In last month’s dividend income update, I said the following:
“We might add more to our BNS position, maybe another $50 or $100 if we can but even if we don’t, I bet our dividend income will increase again – regardless of what Mr. Market does. I look forward to sharing that with you.”
Well, Mr. Market had a decent run until today, but regardless of how Mr. Market feels today we’re happy – because our stocks are paying dividends and our dividends are buying more stock. Our dividend income has moved up.

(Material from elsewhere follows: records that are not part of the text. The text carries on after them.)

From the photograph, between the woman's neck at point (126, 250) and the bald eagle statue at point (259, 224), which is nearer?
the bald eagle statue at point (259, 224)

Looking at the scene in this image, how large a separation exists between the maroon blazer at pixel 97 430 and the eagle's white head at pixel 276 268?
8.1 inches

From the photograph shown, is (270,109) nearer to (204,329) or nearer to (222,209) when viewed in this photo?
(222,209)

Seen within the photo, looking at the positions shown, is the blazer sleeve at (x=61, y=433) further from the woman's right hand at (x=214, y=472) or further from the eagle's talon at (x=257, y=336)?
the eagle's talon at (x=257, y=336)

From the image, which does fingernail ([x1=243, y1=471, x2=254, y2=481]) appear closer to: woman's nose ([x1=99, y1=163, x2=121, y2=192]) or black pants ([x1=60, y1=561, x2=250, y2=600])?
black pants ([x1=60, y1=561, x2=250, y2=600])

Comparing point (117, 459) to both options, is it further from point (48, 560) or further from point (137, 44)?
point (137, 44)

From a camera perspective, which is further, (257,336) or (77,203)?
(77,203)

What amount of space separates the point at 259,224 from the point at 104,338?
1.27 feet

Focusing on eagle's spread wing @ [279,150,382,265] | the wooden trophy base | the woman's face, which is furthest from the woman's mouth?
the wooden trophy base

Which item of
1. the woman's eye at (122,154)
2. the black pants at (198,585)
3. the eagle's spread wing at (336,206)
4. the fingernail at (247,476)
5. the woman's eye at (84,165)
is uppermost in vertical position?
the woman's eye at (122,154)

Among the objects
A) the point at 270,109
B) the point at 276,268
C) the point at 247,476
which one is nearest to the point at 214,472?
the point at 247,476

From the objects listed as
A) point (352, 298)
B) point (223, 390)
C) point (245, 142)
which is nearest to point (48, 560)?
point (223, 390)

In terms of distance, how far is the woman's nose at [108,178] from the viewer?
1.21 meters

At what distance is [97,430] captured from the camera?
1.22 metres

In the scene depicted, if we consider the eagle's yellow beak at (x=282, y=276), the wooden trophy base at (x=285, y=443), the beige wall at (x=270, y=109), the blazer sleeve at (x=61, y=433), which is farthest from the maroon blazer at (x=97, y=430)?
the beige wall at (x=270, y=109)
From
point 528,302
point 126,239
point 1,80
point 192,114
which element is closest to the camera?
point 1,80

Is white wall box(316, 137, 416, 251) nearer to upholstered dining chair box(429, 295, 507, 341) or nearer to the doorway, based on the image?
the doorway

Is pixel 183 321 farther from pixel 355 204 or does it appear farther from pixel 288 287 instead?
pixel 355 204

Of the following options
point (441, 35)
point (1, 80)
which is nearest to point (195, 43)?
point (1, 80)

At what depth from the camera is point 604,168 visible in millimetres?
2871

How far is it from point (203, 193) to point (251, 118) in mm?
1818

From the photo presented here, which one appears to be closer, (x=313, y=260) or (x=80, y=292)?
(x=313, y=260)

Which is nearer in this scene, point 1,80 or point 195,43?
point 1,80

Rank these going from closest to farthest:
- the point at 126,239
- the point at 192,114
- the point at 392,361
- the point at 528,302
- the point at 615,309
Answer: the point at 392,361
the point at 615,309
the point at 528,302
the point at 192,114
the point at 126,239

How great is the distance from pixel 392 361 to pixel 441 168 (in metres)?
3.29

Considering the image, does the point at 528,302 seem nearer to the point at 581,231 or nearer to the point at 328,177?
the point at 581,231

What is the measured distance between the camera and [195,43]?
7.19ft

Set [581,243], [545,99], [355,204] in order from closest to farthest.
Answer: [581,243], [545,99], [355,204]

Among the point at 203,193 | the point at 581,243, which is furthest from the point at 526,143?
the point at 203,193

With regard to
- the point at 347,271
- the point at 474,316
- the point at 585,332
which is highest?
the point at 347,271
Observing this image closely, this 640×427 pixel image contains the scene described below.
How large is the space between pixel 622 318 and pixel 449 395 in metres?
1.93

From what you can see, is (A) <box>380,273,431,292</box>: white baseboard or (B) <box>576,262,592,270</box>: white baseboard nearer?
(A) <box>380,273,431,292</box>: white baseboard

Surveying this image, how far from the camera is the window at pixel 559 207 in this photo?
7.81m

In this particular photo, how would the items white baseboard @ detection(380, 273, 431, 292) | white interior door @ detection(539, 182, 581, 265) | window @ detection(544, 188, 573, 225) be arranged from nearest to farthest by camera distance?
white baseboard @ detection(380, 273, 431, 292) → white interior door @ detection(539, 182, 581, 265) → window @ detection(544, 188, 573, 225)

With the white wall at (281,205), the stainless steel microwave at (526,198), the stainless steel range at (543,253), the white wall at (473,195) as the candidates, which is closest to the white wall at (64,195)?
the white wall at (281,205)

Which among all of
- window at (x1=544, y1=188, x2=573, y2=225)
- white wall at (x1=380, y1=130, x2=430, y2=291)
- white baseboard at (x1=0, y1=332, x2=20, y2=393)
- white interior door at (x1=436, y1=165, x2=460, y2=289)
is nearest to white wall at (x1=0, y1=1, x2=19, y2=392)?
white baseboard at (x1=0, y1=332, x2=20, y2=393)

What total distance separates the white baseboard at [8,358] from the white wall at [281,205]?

This month alone, we had or will have in a matter of days, the following Canadian companies pay us: Bank of Nova Scotia, BCE, CIBC, TransAlta and TransCanada. That’s in addition to RioCan and H&R REITs who pay us every month 🙂
My post today reminds me what Tom Connolly has posted on his site, DividendGrowth.ca:
“First you have to know about dividend growth investing and understand how dividend growth builds wealth. Second you have to believe it works. Third you have to resist the temptation of ‘story’ stocks, to control your behaviour and finally you need the patience to execute the strategy (to wait for the value buy price, and then wait for the dividends to grow). Nothing spectacular will happen in the short term. Good luck.”
My portfolio doesn’t have what many DIY investors might consider the best of the best dividend-payers, but I think it’s a decent start. I’m working on it. It’s a journey, not a get rich scheme I remind myself. Dividend investing is part of my retirement strategy, not the full-meal deal. I’ll make mistakes, and I’ll move on. I’ll learn from them…
Some stocks like TransAlta (TA) have very high payout ratios and run the slight risk of cutting dividends by a few cents if earnings don’t keep pace. Until that happens, dividends are paid. Other stocks like Sun Life have been beaten up since the recession started and are having a hard time rebounding amongst some sector peers (such as Great-West Life Co.). In the meantime, dividends are paid. Until major dividend cuts happen we need to hold the line. I need to remind myself there will always be threats to the system; stories of better performers, analysts and skeptics that write-off many companies when signs financial trouble arises. You “shouldn’t own those” because “you should own these” they say. That’s fine. I won’t sell anything until I’ve been handed a very significant reason to do so. If nothing more, risks of TA and SLF remind me that my small basket of stocks should be further diversified, not sold. My small basket needs to be more like a full shopping cart, and unlike a trip to WalMart on a weekend, I enjoy this type of shopping. Buying Emera (EMA), Fortis (FTS), and Crescent Point Energy (CPG) are some fine examples of shiny products I can see down my shopping aisle. We’ll save over the many months that follow and try to buy those payers when the time is right. Until the sky gets very dark, we’re going to enjoy our $4,200+ in dividend income this year, but only for a bit, because its quickly reinvested to buy more stock.
This year’s stars could be next year’s duds but in the end, dividends never lie. Companies can either to afford to pay their shareholders or they can’t. As long as my companies consistently pay, I think it pays to consistently own them. Overall, we just need to stick to the plan; buy and hold established companies that have a history of paying dividends. Simple plan, extraordinary results over time.